Bounds on the dimension of lineal extensions
Ryan E. G. Bushling, Jacob B. Fiedler
TL;DR
This paper investigates how the dimension of a union of line segments changes when each segment is extended to its containing line (lineal extension). In the plane, it establishes a strong packing-dimension result and derives a corollary for the generalized Kakeya problem, then provides partial higher-dimensional bounds via Besicovitch-set estimates. The core method blends effective techniques from Kolmogorov complexity with the point-to-set principle to obtain dimension bounds, including a sharp Hausdorff-bound for s-Hausdorff extensions and a packing-bound equality for 1-Hausdorff extensions.
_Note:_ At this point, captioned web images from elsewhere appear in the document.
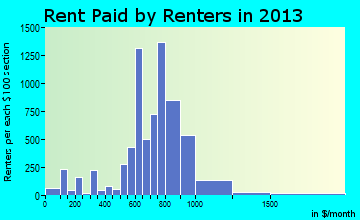 Terrytown rent paid by renters for apartments graph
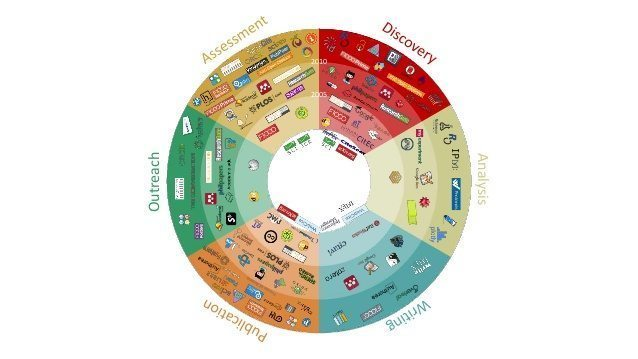 What Tools do Researchers use? Survey on Scholarly Communication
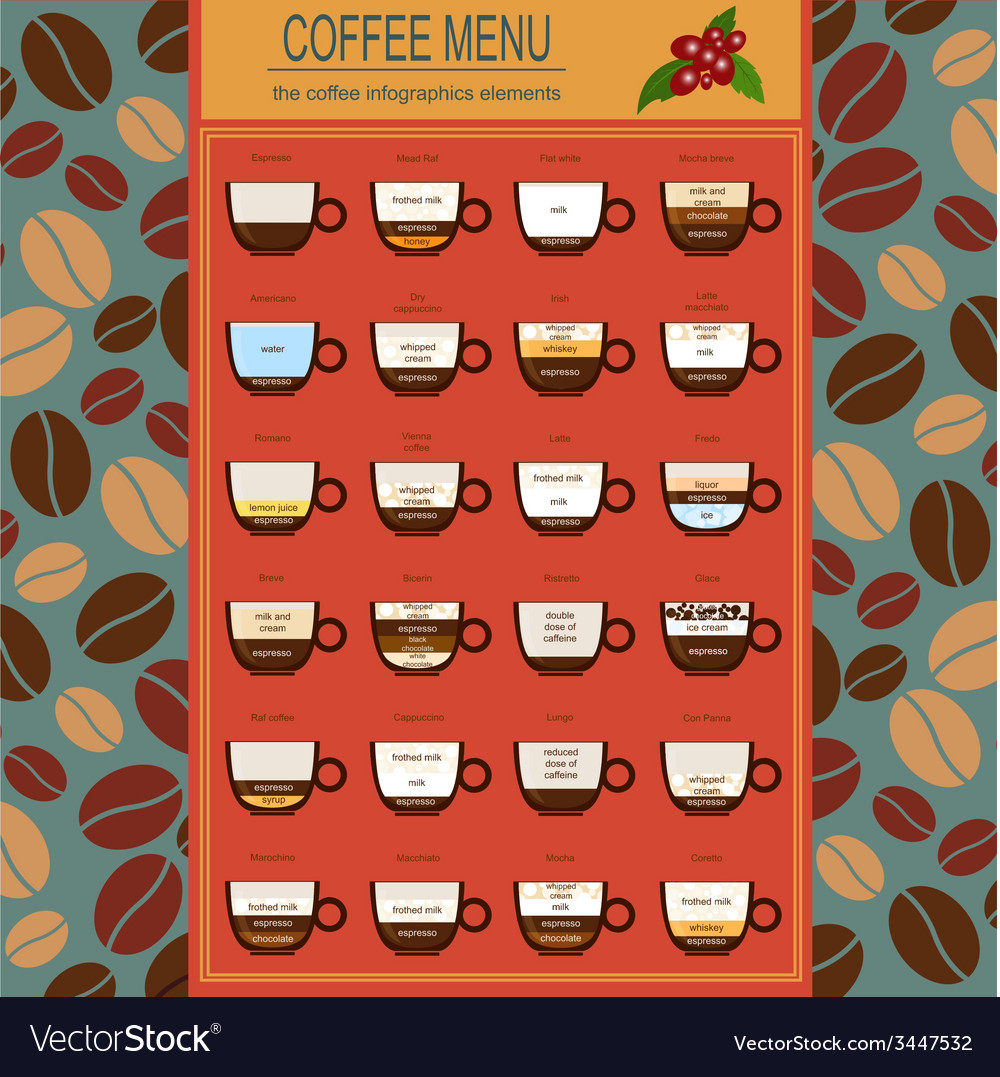 The coffee menu infographics set elements for vector | Price: 1 Credit (USD $1)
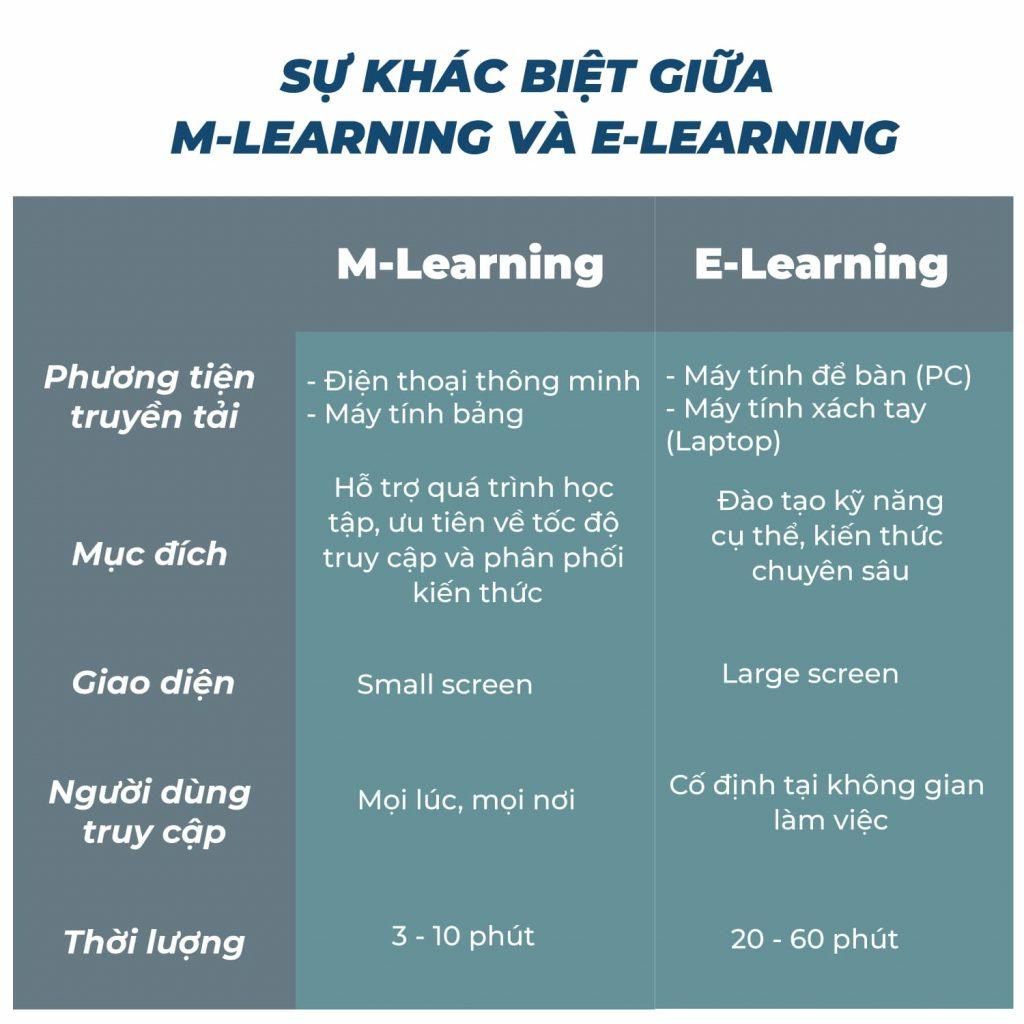 Sự khác biệt giữa Mobile Learning và E-Learning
The results connect line-segment extension problems to Furstenberg-type sets and Kakeya-type questions, yielding new quantitative bounds and illustrating intriguing pathological behaviors of s-packing extensions. Collectively, the work advances understanding of how geometric extension interacts with fractal dimensions and offers tools potentially applicable to Kakeya-type phenomena in higher dimensions.
Abstract
Let $E \subseteq \mathbb{R}^n$ be a union of line segments and $F \subseteq \mathbb{R}^n$ the set obtained from $E$ by extending each line segment in $E$ to a full line. Keleti's line segment extension conjecture posits that the Hausdorff dimension of $F$ should equal that of $E$. Working in $\mathbb{R}^2$, we use effective methods to prove a strong packing dimension variant of this conjecture, from which the generalized Kakeya conjecture for packing dimension immediately follows. This is followed by several doubling estimates in higher dimensions and connections to related problems.